*RECORD LIST*.

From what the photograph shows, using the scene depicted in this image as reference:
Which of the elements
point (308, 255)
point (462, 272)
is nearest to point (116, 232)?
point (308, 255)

*REQUIRED WORK*. Render every line of the listing above as a numbered list, leaving out any blank lines.

*THE RESULT*.
1. From what the photograph shows, using the scene depicted in this image as reference:
2. Which of the elements
3. point (308, 255)
4. point (462, 272)
5. is nearest to point (116, 232)?
6. point (308, 255)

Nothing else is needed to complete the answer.